» Exercise instructions:
1 > In the passage on Green and Blue celestial mechanics, how many steps does someone on the first visit to the Red Sun Whorl say a league is?
2 > Echo the passage on Green and Blue celestial mechanics from "Let's also believe" up to and including "x 10^8 meters.".
3 > Proceed with the passage on Green and Blue celestial mechanics, picking up after its final sentence.

» Source extract:
____

Where did you get 150,000 miles?

Anyway, you got me thinking about Green-Blue celestial mechanics.  Stop
me if this has all been done.

We're pretty sure Green is not a satellite but rather another planet
with a slightly smaller orbit, so that it comes into conjunction
every six years (if I remember correctly), right?  Also, Green has
higher gravity than the moon--otherwise the narrator would have told
us at least once how the first thing he as Horn noticed was floating
every time he tried to take a step.  I can hardly imagine Green has
less than half the gravity of Earth and the same density.  Using those
assumptions gives it 1/8 the Earth's mass.  (Calculations available on
request.)

Let's also believe Incanto quoting one Gagliardo when he says the
closest approach of Green to Blue is 35,000 leagues.  If these are
the same leagues in the afterword to _The Sword of Lictor_, namely
about three miles, then that's 105,000 miles.  For comparison,
somebody on the first visit to the Red Sun Whorl says a league is
7000 steps.  If these are half the Roman pace of which the 5000-foot
Roman mile was a thousand, then that's 7000*2.5 = 17,500 feet ~ 3.31
miles.  Using that latter number, Green's closest approach is about
1.87 x 10^8 meters.

____

» Information supplied:
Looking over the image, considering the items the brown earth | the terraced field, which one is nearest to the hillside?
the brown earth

____

» Exercise answers:
1 > 7000 steps.

2 >
Let's also believe Incanto quoting one Gagliardo when he says the
closest approach of Green to Blue is 35,000 leagues.  If these are
the same leagues in the afterword to _The Sword of Lictor_, namely
about three miles, then that's 105,000 miles.  For comparison,
somebody on the first visit to the Red Sun Whorl says a league is
7000 steps.  If these are half the Roman pace of which the 5000-foot
Roman mile was a thousand, then that's 7000*2.5 = 17,500 feet ~ 3.31
miles.  Using that latter number, Green's closest approach is about
1.87 x 10^8 meters.

3 >
We can now determine that the maximum force that Green exerts on Blue
at conjunction is about 8.5 x 10^21 N.  For comparison, the force the
sun exerts on the Earth is about 35.3 * 10^21 N.  In other words,
Green is going to mess up Blue's orbit something fierce--and much
more if it has more than half the Earth's gravity.  Mere storms and
tides are nothing.  Blue is going to mess up Green's orbit even more.
I doubt the system would be stable for more than one or two
conjunctions.

So did I make a mistake?  Are we supposed to infer something from this
discrepancy?  Or is this another case of Wolfe's not letting science
get in the way of the story?  The problem with the latter is that if
he can get away with anything, the kind of deductions he apparently
expects readers to make become problematic--which is the difficulty
we're having with the Blue/Ushas conjecture.